Even those who assiduously follow news from Israel would never guess that this week Israel’s Knesset’s Finance Committee is deciding on an issue with momentous consequences for the country’s economy, society, and even security.


As usual, the press, both in Israel and abroad, is so preoccupied with the putative peace process that they overlook the dramatic effort by Finance Minister Benjamin Netanyahu to liberate Israel’s stagnant economy from the stranglehold of a bank duopoly that has damaged Israel’s economy more than the Japanese banks damaged Japan’s economy. Should Mr. Netanyahu succeed in overcoming the enormous resistance mounted by a powerful bank lobby, and should the reform be ratified by the Knesset, the Israeli economy could soon take off, and within a decade Israel could be counted among the world’s 10 richest economies.


The Knesset committee is debating a law submitted by the Ministry of Finance that will force the banks to shed off the provident funds (limited-term pension funds) and mutual funds they now own, despite serious conflicts of interest. The selling off of these funds, which manage 270 billion shekels out of 1.5 trillion shekels of public savings (of which the banks control 1.2 trillion!) will introduce new entrants into Israeli financial markets which currently suffer from lack of competition and gross inefficiencies.


As was explained in a June 27 New York Sun editorial, the failure of the Israeli bank duopoly to provide Israel with productive investments resulted in two decades of low growth and deepened a six-year recession.
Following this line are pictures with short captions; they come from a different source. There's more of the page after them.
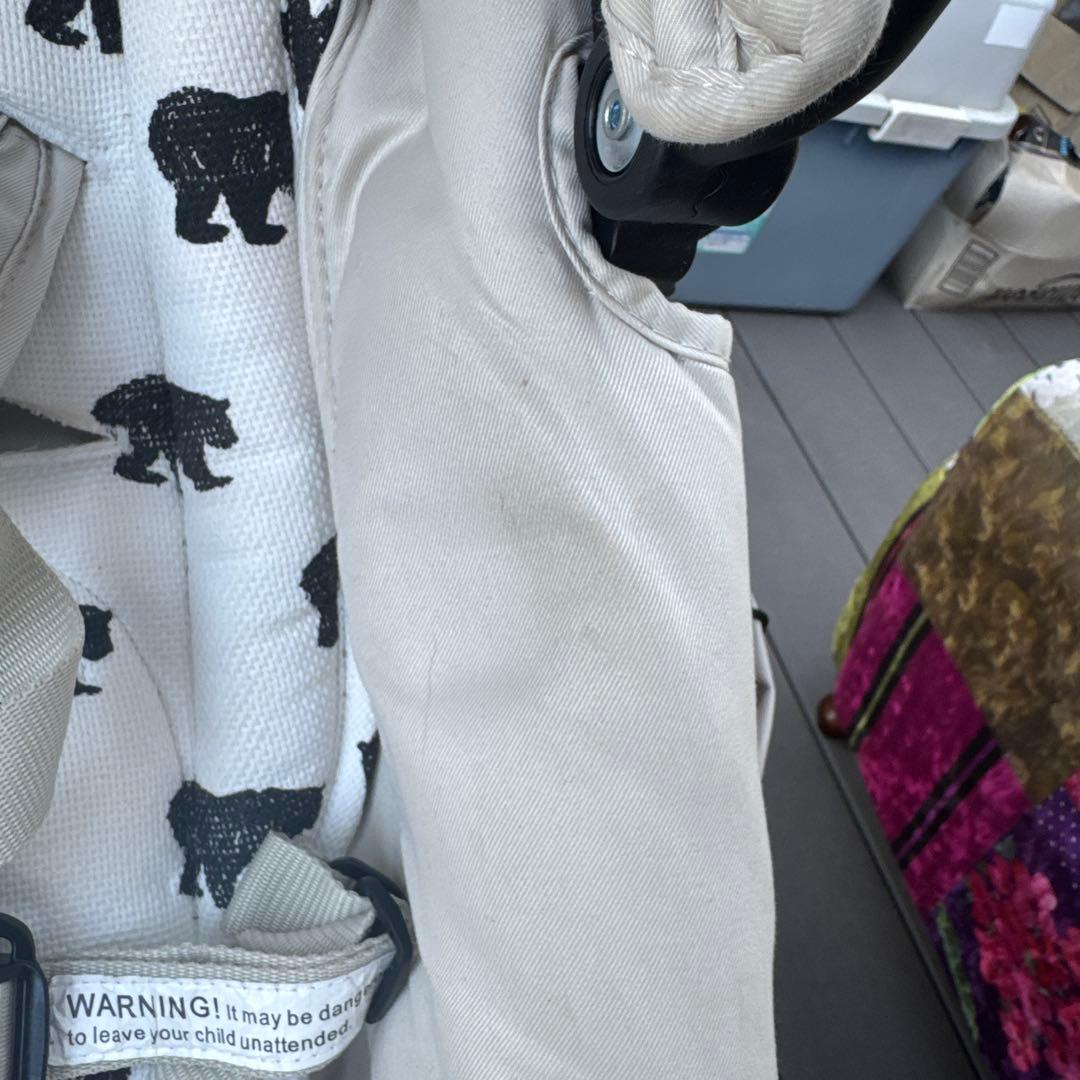 エアバギー　ココプレミア フロムバース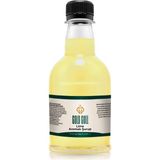 gold gull Lime yeşil Limon Aromalı Kahve ve Meyve Şurubu 300 ml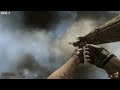 Far Cry 2 All Weapon Jamming Animations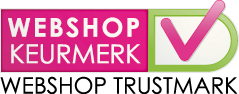 Onze vermelding op http://www.keurmerk.info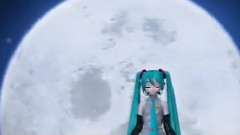 初音ミクの消失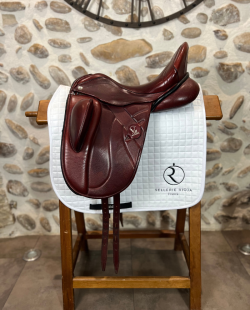 OCCASION - ZALDI Selle Drim TM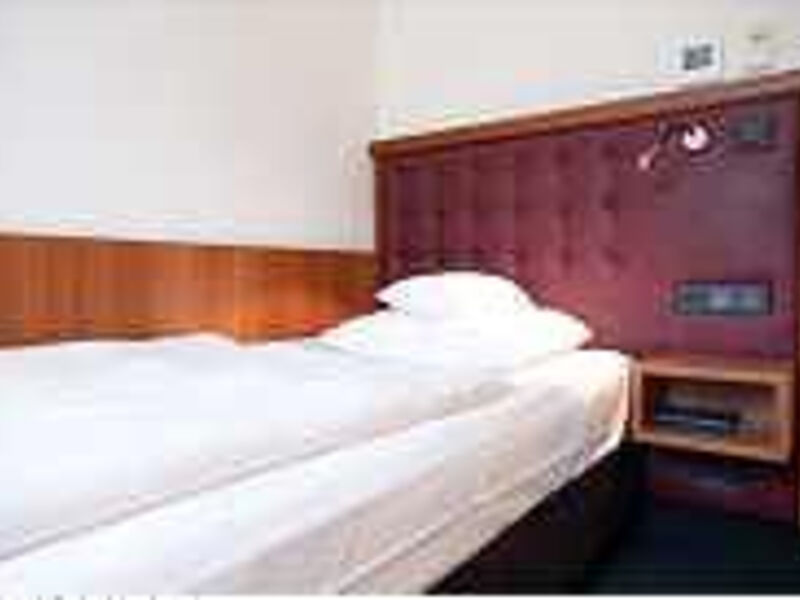Hotel Restaurant Walfisch
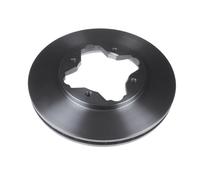 BLUE PRINT ADH24333 Brake disc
In fact, in the 20 years following their notorious bank share manipulation, from which the government had to bail them out, with a loss to the Israeli taxpayers of many billions of dollars (in actual costs and in lost growth), the bankers brought the Israeli economy twice more to the verge of collapse, last time on the eve of Mr. Netanyahu’s becoming finance minister. Yet they managed to resist proposed reforms that would break or limit their monopolistic power, by employing their strong political clout. Until recently, the two major parties, Likud and Labor, owed them a mint, and individual Knesset members still need bank loans to finance their primaries.
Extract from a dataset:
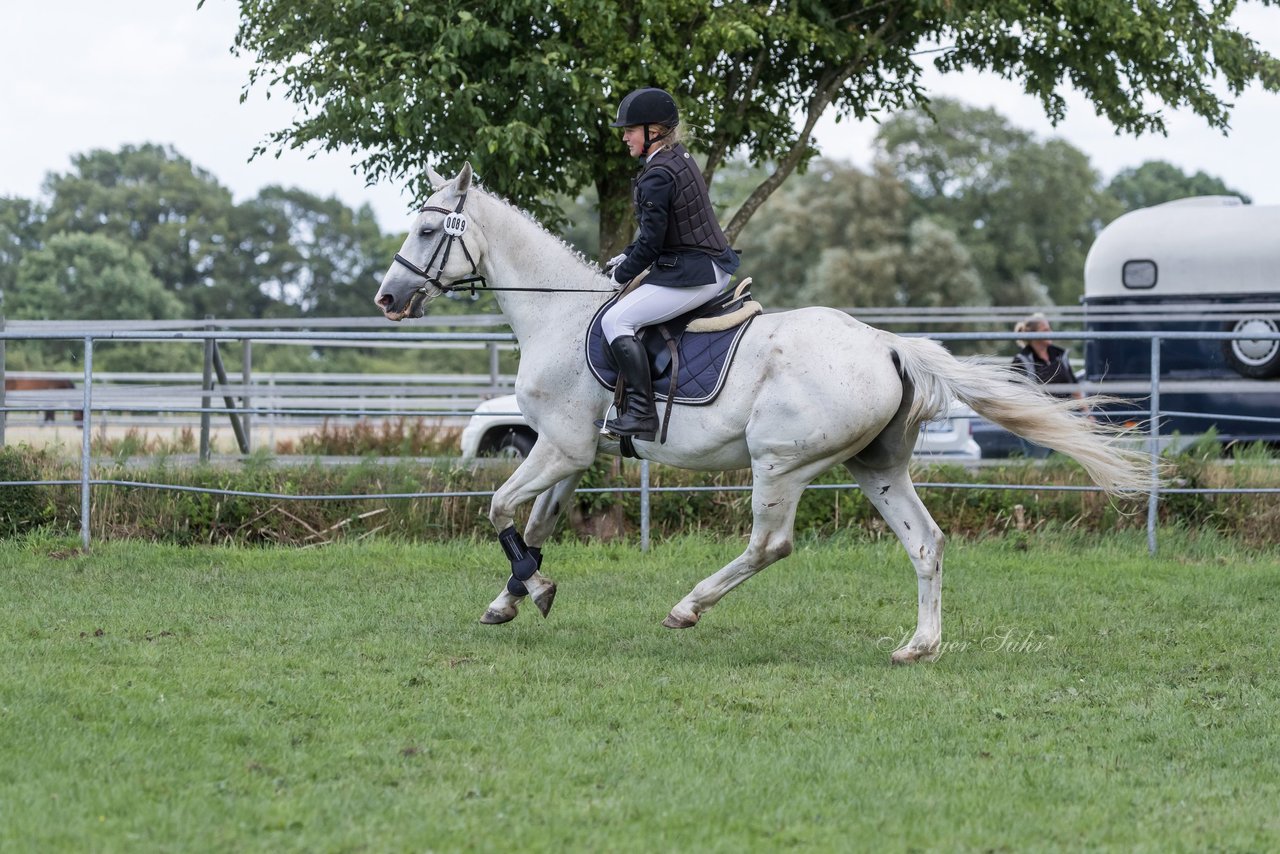 Bild 76 - Pony Akademie Turnier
During the current debate over financial market reform, the bankers swamped the daily meetings of the 18-member Knesset Finance Committee with at least 40 representatives, top executives, lawyers, accountants, lobbyists, publicists, p.r. persons, and aggressive bank union representatives.


The lawyers, the country’s top, and the other banks’ emissaries, gave testimony that distracted, frightened, and confused the Knesset members by misrepresenting and inflating trivial procedural issues and by spinning complex legalistic sophistries. The bankers’ representatives took copious notes of the deliberations and next flooded the committee members with hundreds of pages of “corrections,” objections, and whatnot.
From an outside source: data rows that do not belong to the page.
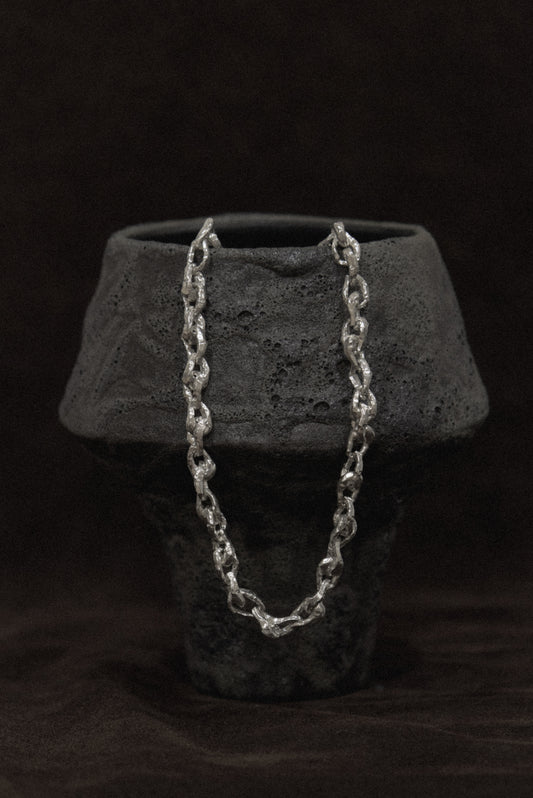 [LUMEN x YEODONG YUN] NECKLACE iiii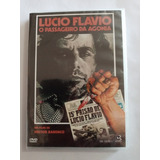 Dvd Lucio Flavio - O Passageiro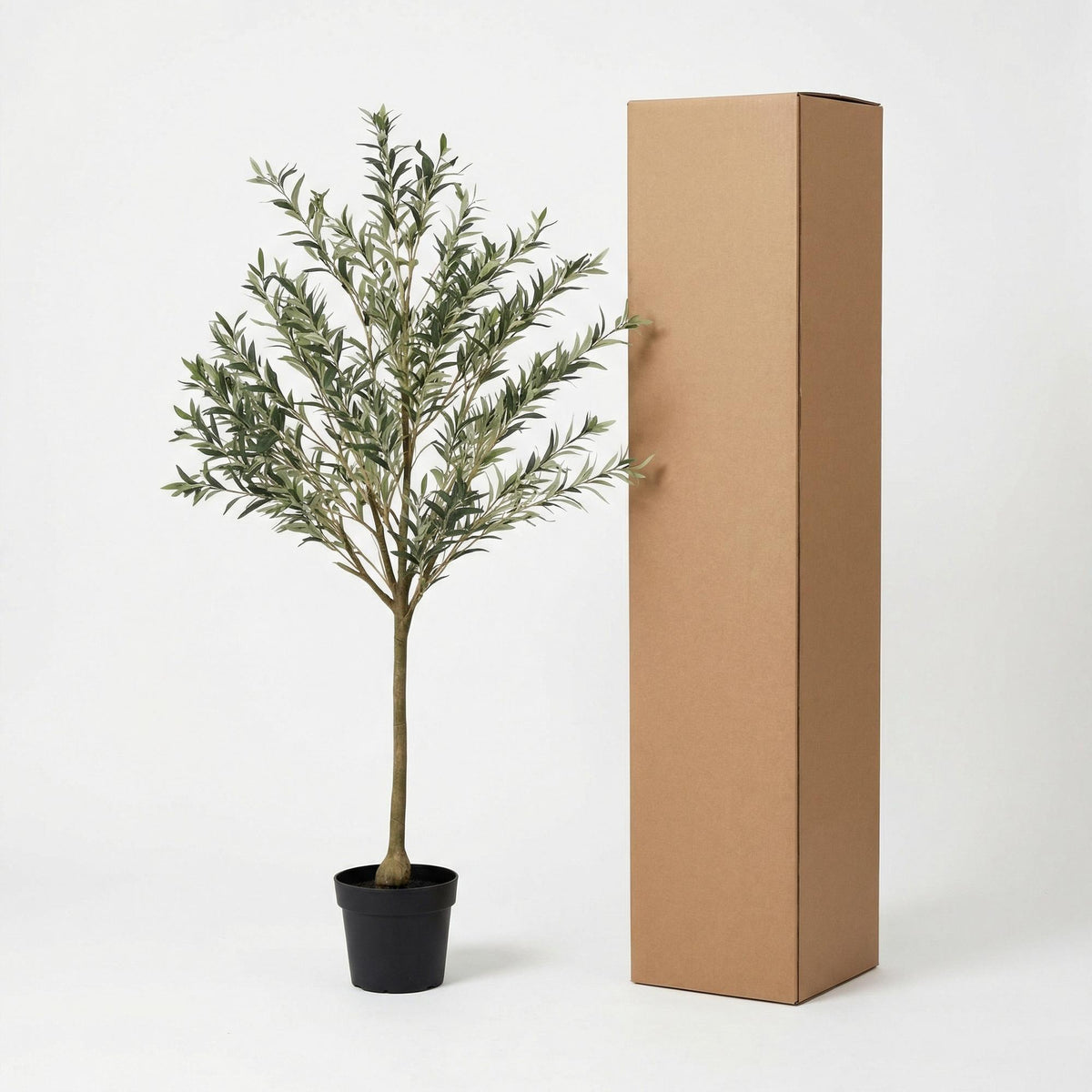 ARTIFICIAL Olive tree - 172cm 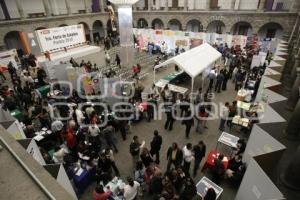 FERIA DEL EMPLEO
While the bankers kept “threatening and bullying the Knesset members,” Guy Rolnik, the courageous Ha’aretz economic editor noted,”… there is not one single public body that represents the banks’ clients interests in the Finance Committee,” (Mr. Rolnik was among few in the media to take on the bankers, who provide the media with most of its advertising revenue.) The Manufacturers Association, the Chambers of Commerce, small businesses, and independent wage-earners associations all fell silent. Also, most civic organizations, including the welfare lobby, the Labor Federation, and the universities did not speak up, nor did any of the top business leaders that Mr. Rolnik approached for an interview.


A notable exception was Yossie Hollander, one of Israel’s top high-tech pioneers. Mr. Hollander, who sold his firm The New Dimension for $650 million, is a major philanthropist involved in public policy issues. He told Mr. Rolnik, “We are now in the midst of a most important financial reform and I hear no businessmen speaking [against the bankers attempt to foil a vital reform]. I fear this is no accident, that they are held back by the banks. Israel has very vocal social welfare organizations … why are they keeping quiet? Is it because they all receive support from the banks and therefore fear them?


“… why is our TV ignoring the subject? The bankers have hired most of Israel’s p.r. firms and lobbyists, and they brainwash the public … yet the media keeps silent …


“The immense power of the banks has become a totalitarian threat, people are afraid to speak up when so much power is concentrated in the hands of two banks. In a democracy people should express themselves and not keep their mouths shut,” he concluded.


If Mr. Netanyahu is to win the battle with the powerful bankers, it will be in part because of the support he received from free-market think tanks, and surprisingly, from students and their organizations. Usually, student organizations, especially in Israel, are left wing and push for a welfare state. But prolonged educational efforts have enlightened many of them so that they have become vigorous supporters of free markets and of Mr. Netanyahu’s reforms. They have come to understand that their future as individuals, and Israel’s future as a state, is dependent on a vigorous economy, and in this understanding, as much as in the reform, lies a great hope for Israel.



Mr. Doron is director of the Israel Center for Social and Economic Progress (www.icsep.org.il).